- [WHAT TO PRODUCE] All lines from the one with "phylum: Chordata" through the close of the records below are to be set down exactly, and no others.

- [RECORDS PROVIDED]

________

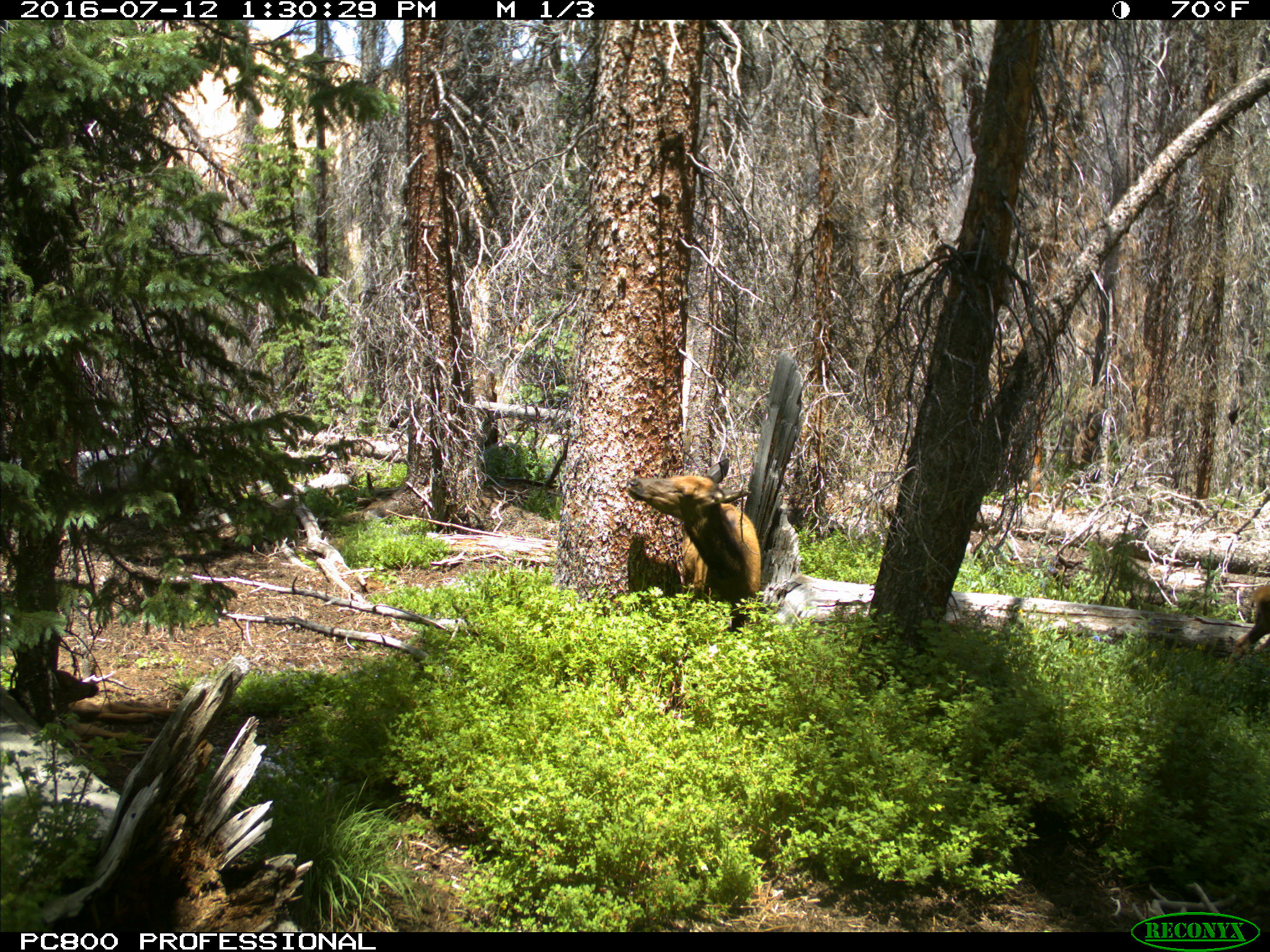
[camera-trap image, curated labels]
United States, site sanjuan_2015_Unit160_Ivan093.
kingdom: Animalia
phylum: Chordata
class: Mammalia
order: Artiodactyla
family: Cervidae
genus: Cervus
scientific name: Cervus elaphus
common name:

________

- [SOLVED PROBLEM]
phylum: Chordata
class: Mammalia
order: Artiodactyla
family: Cervidae
genus: Cervus
scientific name: Cervus elaphus
common name:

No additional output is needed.